Les Français peuvent, à partir de vendredi 12 juillet acheter les quelque 4 000 médicaments sans ordonnance sur des sites Internet autorisés. Une vente sur le Web très strictement encadrée dans l'idée d'éviter les risques inhérents au commerce électronique dans ce domaine (produits de piètre qualité, voire absence de substance active). Chacun de ces sites sécurisés doit être le "prolongement virtuel" d'une pharmacie réelle, elle-même dûment autorisée, stipule le texte de l'arrêté, paru au Journal officiel le 23 juin, qui encadre cette nouvelle modalité de vente. L'ordre des pharmaciens et le ministère de la santé tiendront à jour la liste des sites de pharmacies autorisés.
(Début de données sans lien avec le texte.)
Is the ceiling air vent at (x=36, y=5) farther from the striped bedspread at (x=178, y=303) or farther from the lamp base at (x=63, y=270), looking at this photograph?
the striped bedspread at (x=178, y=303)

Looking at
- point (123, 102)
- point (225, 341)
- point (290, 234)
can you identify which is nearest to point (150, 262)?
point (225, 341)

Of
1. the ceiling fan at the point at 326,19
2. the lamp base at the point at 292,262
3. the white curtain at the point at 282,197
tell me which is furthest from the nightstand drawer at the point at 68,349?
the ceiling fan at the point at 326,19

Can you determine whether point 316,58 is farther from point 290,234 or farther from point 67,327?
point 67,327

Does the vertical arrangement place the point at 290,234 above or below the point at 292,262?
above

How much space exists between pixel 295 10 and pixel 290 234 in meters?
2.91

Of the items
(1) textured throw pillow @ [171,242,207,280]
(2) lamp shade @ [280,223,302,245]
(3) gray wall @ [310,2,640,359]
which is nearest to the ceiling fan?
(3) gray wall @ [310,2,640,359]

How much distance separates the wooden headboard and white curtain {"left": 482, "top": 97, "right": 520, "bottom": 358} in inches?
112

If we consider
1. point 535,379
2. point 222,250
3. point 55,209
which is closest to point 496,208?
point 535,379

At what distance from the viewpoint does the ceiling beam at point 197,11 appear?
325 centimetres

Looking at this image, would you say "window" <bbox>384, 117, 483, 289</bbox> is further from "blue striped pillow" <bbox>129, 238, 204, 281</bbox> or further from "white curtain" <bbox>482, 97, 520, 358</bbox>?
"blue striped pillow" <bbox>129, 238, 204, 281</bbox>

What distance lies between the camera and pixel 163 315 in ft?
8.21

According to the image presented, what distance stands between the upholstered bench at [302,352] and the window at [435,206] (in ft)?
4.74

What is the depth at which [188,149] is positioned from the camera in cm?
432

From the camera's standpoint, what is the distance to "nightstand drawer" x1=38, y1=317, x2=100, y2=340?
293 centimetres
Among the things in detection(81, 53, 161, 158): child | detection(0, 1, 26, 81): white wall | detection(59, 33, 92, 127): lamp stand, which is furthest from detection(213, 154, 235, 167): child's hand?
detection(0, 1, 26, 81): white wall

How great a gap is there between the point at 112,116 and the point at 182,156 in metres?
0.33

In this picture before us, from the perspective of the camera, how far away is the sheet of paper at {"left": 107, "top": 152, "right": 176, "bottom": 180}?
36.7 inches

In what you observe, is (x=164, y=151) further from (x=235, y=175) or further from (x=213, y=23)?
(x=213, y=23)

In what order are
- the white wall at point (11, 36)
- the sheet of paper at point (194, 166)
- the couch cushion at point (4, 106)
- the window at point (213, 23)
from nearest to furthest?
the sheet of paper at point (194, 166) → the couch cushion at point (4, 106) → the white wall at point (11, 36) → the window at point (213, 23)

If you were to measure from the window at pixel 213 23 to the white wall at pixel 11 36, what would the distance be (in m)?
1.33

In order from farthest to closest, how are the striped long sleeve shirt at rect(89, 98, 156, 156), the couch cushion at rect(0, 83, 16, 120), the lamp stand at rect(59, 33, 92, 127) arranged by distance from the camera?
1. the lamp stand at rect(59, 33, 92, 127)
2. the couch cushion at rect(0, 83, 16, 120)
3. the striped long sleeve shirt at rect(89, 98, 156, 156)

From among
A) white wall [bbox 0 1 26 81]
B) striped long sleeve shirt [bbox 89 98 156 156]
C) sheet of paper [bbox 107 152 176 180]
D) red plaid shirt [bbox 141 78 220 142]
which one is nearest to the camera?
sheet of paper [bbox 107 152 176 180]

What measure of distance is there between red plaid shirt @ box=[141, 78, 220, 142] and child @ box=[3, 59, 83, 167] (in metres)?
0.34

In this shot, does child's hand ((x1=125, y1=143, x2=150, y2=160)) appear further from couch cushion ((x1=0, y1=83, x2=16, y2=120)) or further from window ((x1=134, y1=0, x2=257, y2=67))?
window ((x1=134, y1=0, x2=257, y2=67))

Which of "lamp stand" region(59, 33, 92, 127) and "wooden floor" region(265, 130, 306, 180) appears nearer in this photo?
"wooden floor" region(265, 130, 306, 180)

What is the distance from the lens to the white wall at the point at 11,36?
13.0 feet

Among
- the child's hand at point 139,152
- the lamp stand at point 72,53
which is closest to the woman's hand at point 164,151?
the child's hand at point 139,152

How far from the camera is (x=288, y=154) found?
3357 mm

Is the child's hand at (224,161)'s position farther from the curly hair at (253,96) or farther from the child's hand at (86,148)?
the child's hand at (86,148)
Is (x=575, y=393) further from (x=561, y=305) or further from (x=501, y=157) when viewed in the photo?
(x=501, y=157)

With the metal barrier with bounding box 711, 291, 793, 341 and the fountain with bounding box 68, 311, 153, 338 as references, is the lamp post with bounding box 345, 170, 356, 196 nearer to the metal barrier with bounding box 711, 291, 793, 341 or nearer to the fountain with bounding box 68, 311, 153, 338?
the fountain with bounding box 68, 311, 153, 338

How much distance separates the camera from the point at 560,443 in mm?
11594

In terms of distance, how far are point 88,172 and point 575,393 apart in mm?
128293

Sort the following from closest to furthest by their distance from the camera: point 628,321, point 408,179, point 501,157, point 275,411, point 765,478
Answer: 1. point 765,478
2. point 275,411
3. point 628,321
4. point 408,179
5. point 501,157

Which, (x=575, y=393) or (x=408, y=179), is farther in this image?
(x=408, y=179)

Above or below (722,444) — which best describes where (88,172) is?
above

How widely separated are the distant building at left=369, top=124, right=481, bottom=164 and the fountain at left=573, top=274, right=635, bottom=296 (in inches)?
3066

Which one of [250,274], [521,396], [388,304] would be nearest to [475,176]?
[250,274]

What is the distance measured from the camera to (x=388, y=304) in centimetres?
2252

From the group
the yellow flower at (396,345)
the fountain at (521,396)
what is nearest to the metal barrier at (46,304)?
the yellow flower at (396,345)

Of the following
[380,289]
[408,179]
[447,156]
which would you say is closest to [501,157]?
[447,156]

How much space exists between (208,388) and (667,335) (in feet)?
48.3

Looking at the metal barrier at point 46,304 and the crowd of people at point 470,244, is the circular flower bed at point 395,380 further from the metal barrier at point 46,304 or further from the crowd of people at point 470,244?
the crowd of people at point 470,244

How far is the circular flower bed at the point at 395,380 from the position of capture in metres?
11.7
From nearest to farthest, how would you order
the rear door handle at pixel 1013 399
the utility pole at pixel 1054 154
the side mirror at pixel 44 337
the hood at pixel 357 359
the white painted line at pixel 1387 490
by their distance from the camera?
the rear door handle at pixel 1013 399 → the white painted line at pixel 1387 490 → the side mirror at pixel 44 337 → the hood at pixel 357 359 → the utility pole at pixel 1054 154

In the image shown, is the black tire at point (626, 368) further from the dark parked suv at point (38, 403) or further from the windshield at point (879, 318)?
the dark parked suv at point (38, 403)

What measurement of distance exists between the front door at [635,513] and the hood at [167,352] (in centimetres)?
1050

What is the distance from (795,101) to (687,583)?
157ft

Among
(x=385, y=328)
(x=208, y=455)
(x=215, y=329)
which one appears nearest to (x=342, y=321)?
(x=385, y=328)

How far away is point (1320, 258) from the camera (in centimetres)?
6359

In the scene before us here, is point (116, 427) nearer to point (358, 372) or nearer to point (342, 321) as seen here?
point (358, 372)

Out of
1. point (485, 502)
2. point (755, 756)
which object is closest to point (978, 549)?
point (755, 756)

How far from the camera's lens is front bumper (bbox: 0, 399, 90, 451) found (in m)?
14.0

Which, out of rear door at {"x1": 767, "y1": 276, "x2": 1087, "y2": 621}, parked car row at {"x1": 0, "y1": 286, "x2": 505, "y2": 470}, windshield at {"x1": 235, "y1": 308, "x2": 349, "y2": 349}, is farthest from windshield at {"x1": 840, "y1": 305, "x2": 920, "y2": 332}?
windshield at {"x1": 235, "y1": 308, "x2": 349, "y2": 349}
Les médicaments doivent être présentés "de façon objective, claire et non trompeuse". Seules mentions autorisées : le nom commercial, la ou les indications thérapeutiques, la forme (sachets, comprimés, gélules, etc.), le nombre d'unités et le prix. Les notices (précaution, doses) en ligne doivent pouvoir être imprimées, sur ces sites qui doivent rester indépendants de l'industrie pharmaceutique (ni lien ni subvention). Le pharmacien "assure personnellement la délivrance" et la préparation des commandes "ne peut se faire qu'au sein de l'officine dans un espace adapté à cet effet". On pourra ainsi faire ses achats de médicaments et de parapharmacie (produits d'hygiène, compléments alimentaires, biberons...), se les faire livrer à domicile par la poste ou aller les chercher sur place, à la pharmacie.
L'expédition postale rencontre des objections chez les pharmaciens comme le Collectif national des groupements de pharmaciens (CNGPO) qui réunit 10 000 pharmacies et représente 50 % du chiffre d'affaires des officines françaises. "Il est difficile de faire un accompagnement en ligne", argue Pascal Louis son président. Un avis partagé par Lucien Bennatan, président du groupe PHR (qui regroupe 10 % des officines) pour qui "le contact physique [avec le patient] permet d'éviter des erreurs ou des surconsommations". Sur un autre front, des groupements de pharmacie, comme 1001Pharmacies, critiquent les "restrictions beaucoup trop contraignantes" imposées à ce secteur de l'e-commerce.
LA VENTE EN GRANDES SURFACES "PAS ENVISAGÉE"
Juste à la veille de cette petite révolution qui a commencé à remettre en cause le monopole des pharmaciens, l'Autorité de la concurrence est venue mercredi jouer les poils à gratter en étudiant la possibilité d'autoriser la vente de certains médicaments hors des pharmacies – ce qui permettrait notamment aux grandes surfaces de s'emparer de ce marché – pour faire baisser les prix et qui "permettrait aux consommateurs de bénéficier de tarifs plus attractifs pour leurs achats de médicaments d'automédication". Elle souligne l'existence d'une "disparité très forte des prix des médicaments non remboursables" pouvant aller de 1 à 4 selon les pharmacies. L'autorité soumet ses observations à consultation publique jusqu'au 16 septembre, et rendra un avis définitif "avant la fin de l'année".
Mais le gouvernement a opposé jeudi un net refus à cette possibilité. "L'hypothèse d'une vente des médicaments, même non soumis à prescription obligatoire, en grandes surfaces, n'est pas envisagée par le gouvernement", a assuré Marisol Touraine. Selon son entourage, la ministre de la santé est "particulièrement attentive à ce que le circuit du médicament soit sécurisé et que la consommation des médicaments soit maîtrisée".
Le projet de l'Autorité de la concurrence avait également été vivement critiqué par l'Union des groupements de pharmaciens d'officine (UDGPO), selon laquelle il prendrait pas en compte les risques sanitaires. "L'UDGPO (...) est stupéfaite de constater le traitement aussi lacunaire que dénué d'impartialité réservé par cette autorité au risque sanitaire", souligne-t-elle dans un communiqué. Le risque sanitaire n'a été abordé dans ce document "que de manière très rapide" et l'autorité y a relayé "les seuls arguments des futurs bénéficiaires de cette ouverture", par le témoignage d'une grande surface française implantée en Italie, selon l'organisation, qui dit représenter quelque 4 000 pharmaciens. L'organisation a également cité des études de la Food and Drug Administration aux Etats-Unis qui, selon elle, soulignent "les ravages de la vente libre en grandes surfaces de médicaments contenant du paracétamol" avec notamment un risque de surdosage involontaire de paracétamol.
Des affirmations que conteste vivement l'Autorité de la concurrence, qui affirme avoir mené ses consultations "dans le strict respect du code de la santé publique". Par ailleurs, l'Autorité assure avoir interrogé de nombreux acteurs de la santé, y compris la Haute Autorité de Santé et des syndicats de pharmaciens, contrairement à ce qu'affirme l'UDGPO.